The CHICOS project is developing an approach for all mother-child group research within Europe to be consolidated. Existing data from these mother-child research groups on outcomes and causes will be evaluated so that existing gaps in knowledge can be recognised. A long term strategy with recommendations for research can be drawn together and highlighted. Through consolidating existing research key messages from existing research can also be highlighted to national and European policy level so that policies are improved.
TACTICS is an initiative managed by the European Child safety Alliance and the collaborators involved in the project represent over 30 countries. TACTICS aims to assist with the implementation of evidence-based practices that work for the prevention of child injury. In order to do this TACTICS provides the necessary information and practical tools and resources for child injury prevention programmes to be implemented. These resources include child safety report cards for intended and unintended injury, summaries of good practice, implementation examples and a toolkit. This initiative started in April 2011 and will run through to March 2014.

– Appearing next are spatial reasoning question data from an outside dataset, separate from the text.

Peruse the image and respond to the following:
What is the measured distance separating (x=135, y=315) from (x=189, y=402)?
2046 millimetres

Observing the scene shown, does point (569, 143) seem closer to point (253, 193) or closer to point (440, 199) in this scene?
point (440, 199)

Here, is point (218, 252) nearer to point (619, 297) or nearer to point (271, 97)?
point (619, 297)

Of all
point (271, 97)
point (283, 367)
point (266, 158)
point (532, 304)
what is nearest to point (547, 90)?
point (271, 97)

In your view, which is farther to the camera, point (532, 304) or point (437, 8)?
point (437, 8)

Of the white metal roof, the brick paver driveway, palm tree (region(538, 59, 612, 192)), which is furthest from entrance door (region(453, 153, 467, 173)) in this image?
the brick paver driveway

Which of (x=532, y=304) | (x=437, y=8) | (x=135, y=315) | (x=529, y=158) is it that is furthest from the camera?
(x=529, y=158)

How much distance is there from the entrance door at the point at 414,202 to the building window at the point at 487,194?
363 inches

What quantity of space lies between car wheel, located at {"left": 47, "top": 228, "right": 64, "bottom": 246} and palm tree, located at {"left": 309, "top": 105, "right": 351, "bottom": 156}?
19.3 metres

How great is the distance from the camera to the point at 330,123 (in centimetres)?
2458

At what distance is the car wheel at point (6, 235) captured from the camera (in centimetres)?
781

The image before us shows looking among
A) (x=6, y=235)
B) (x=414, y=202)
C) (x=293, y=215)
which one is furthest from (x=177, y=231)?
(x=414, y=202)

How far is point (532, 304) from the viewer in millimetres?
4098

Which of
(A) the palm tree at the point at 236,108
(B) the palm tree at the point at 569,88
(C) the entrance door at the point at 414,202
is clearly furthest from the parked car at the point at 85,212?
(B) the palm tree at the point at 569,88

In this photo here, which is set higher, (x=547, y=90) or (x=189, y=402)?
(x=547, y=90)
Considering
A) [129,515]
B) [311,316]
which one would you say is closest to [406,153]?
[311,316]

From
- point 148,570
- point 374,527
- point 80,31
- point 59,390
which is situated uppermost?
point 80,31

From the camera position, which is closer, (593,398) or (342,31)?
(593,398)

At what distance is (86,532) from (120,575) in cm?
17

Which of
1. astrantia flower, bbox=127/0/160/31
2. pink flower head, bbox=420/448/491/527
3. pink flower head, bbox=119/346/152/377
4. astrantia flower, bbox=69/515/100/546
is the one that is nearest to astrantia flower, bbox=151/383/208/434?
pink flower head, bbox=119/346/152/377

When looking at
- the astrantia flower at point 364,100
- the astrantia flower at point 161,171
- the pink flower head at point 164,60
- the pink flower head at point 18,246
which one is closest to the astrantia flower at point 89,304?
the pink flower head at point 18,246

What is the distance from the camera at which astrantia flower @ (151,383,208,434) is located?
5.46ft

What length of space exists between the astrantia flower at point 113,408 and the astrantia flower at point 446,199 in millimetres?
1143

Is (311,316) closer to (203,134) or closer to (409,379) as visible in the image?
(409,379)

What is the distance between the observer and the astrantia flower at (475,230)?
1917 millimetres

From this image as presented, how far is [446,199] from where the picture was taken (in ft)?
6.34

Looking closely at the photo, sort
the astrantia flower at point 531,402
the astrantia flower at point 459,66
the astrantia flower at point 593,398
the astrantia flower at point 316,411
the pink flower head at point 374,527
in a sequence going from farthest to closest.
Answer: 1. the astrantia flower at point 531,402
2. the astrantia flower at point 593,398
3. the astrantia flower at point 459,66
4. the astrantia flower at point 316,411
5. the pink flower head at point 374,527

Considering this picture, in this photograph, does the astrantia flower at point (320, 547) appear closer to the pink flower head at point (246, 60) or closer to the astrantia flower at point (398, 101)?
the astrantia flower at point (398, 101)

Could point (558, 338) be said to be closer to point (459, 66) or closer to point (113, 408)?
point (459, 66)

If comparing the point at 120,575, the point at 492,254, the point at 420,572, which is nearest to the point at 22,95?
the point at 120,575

The IPPOCA project (Improving Professional Practice On Child Abuse) is funded by DG Justice – European Commission and falls under the Daphne III programme. It is led by the Meyer Children Hospital in Florence (IT), with the following partners:
The project began in June 2013 and is due to run until January 2015. Its aim consists in improving knowledge and practices implemented by pediatric hospital partners’ health staff in case of a suspected child victim of abuse or maltreatment. Objectives are attained by the production of a manual based on the replies of a questionnaire set up in order to get a comprehensive picture of procedures already implemented by the three partner hospitals. Subsequently the evaluation of results is done in order to select a range of best practices already in use. This information is listed in an annex attached to the manual. The content of the manual is focused on issues regarding the abuse suspect: if a specific protocol to apply exists, who detects the suspect, who has to report it, how it is treated, if and how other professionals are involved. To reach a constructive comparison it was first necessary to understand the social and economic context as well as the law framework each partner is working in, after that it was possible to explore the diverse methodologies applied by the partner hospital health staff to recognize if a child could be a victim of an abuse or maltreatment.

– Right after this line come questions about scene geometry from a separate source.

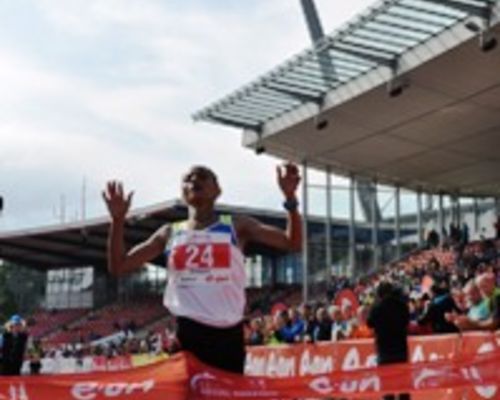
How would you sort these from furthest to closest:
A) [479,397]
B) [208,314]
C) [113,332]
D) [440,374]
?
[113,332]
[479,397]
[440,374]
[208,314]

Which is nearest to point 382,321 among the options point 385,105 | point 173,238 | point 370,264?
point 173,238

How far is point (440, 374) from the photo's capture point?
5.29 m

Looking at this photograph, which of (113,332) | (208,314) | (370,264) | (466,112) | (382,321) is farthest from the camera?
(113,332)

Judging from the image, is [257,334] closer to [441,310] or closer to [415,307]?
[415,307]

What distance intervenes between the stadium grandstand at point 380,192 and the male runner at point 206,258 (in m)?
0.24

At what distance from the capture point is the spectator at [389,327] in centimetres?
1066

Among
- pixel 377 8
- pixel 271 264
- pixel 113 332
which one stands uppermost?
pixel 377 8

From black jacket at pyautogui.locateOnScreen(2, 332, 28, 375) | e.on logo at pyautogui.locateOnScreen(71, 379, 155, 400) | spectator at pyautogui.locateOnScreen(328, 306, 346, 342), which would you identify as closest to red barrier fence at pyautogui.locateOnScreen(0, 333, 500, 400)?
e.on logo at pyautogui.locateOnScreen(71, 379, 155, 400)

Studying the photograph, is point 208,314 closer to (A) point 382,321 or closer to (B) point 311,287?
(A) point 382,321

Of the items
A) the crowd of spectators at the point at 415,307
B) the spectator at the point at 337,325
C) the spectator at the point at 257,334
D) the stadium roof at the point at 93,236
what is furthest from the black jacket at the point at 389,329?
the stadium roof at the point at 93,236

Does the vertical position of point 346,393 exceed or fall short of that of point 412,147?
it falls short

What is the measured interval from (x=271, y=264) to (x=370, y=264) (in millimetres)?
17987

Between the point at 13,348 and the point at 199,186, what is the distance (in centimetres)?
1194

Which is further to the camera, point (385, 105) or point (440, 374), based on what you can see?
point (385, 105)
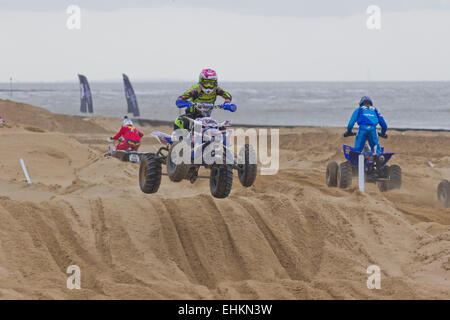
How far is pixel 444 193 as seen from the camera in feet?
59.6

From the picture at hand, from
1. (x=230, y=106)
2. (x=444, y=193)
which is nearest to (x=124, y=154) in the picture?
(x=230, y=106)

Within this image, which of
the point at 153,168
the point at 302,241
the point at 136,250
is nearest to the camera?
the point at 153,168

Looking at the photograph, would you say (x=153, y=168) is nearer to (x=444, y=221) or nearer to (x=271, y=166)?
(x=444, y=221)

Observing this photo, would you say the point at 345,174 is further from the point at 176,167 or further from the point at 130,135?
the point at 176,167

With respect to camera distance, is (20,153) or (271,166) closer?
(20,153)

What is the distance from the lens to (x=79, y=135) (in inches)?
1586

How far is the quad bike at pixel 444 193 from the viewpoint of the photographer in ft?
59.3

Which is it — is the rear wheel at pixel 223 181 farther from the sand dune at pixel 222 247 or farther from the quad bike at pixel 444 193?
the quad bike at pixel 444 193

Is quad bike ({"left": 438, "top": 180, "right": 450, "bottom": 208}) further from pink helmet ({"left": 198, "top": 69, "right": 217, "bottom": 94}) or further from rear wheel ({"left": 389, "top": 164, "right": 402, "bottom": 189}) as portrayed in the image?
pink helmet ({"left": 198, "top": 69, "right": 217, "bottom": 94})

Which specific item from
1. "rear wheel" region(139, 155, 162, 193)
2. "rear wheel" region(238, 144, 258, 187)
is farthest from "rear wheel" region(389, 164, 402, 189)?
"rear wheel" region(139, 155, 162, 193)

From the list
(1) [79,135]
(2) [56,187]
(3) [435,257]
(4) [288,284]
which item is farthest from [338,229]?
(1) [79,135]

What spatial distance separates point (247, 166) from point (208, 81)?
1.59 m

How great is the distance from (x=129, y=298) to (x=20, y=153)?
1534 centimetres

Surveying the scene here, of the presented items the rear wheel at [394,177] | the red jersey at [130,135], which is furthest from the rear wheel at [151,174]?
the rear wheel at [394,177]
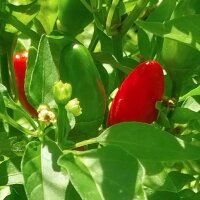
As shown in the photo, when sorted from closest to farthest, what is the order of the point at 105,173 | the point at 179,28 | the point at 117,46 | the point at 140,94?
1. the point at 105,173
2. the point at 179,28
3. the point at 140,94
4. the point at 117,46

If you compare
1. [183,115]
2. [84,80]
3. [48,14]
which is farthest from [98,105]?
[48,14]

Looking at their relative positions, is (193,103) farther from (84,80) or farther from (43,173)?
(43,173)

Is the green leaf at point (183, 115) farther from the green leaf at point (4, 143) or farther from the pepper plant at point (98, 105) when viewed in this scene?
the green leaf at point (4, 143)

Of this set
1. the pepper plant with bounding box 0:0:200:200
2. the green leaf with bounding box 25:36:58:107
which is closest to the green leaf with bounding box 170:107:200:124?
the pepper plant with bounding box 0:0:200:200

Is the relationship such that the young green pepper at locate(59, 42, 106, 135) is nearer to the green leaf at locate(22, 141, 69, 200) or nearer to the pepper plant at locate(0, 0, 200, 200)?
the pepper plant at locate(0, 0, 200, 200)

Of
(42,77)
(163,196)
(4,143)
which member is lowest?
(163,196)

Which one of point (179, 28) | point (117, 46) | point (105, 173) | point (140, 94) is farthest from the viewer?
point (117, 46)

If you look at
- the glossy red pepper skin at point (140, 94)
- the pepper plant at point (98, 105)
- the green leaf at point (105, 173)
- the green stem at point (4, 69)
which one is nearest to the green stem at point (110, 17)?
the pepper plant at point (98, 105)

In relation to this manual a teaching program was organized in each of the partner institution for its own personnel but not limited to. The main goal is improving the health care professionals’ skills to recognize and identify an abused child but also facilitating the exchange of information on specific procedure to follow, which can be reproduced also in other countries and becoming a common shared method. The health staff working on child abuse and maltreatment often employs a multidisciplinary approach, even if in different ways, so it is strictly interacting with other professionals such as social workers, police, teachers, judges and lawyers.